» **The data**
^^^^^^^^^^^^^^^^

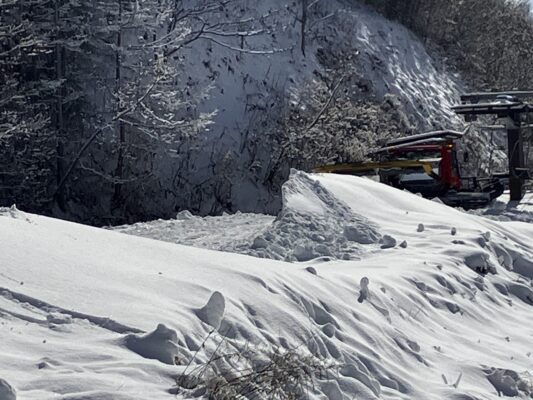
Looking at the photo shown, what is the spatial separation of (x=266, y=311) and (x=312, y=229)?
15.1ft

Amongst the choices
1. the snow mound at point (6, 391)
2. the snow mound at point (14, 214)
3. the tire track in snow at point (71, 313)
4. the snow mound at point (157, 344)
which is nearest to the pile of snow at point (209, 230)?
the snow mound at point (14, 214)

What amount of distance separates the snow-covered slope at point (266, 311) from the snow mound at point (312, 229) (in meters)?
0.04

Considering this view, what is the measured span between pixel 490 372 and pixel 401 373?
1.00m

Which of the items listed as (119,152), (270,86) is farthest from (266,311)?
(270,86)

^^^^^^^^^^^^^^^^

» **Objective**
Quote all of the data above word for word, leaving out the picture.

» **Final result**
Looking at the photo shown, what is the spatial separation of (x=266, y=311) and (x=312, y=229)?
15.1ft

Amongst the choices
1. the snow mound at point (6, 391)
2. the snow mound at point (14, 214)
3. the tire track in snow at point (71, 313)
4. the snow mound at point (157, 344)
which is nearest to the pile of snow at point (209, 230)?
the snow mound at point (14, 214)

What amount of distance separates the snow-covered slope at point (266, 311) from the snow mound at point (312, 229) (in meters)?
0.04

Considering this view, what is the measured span between pixel 490 372 and pixel 401 373?
1.00m

Which of the items listed as (119,152), (270,86) is farthest from (266,311)?
(270,86)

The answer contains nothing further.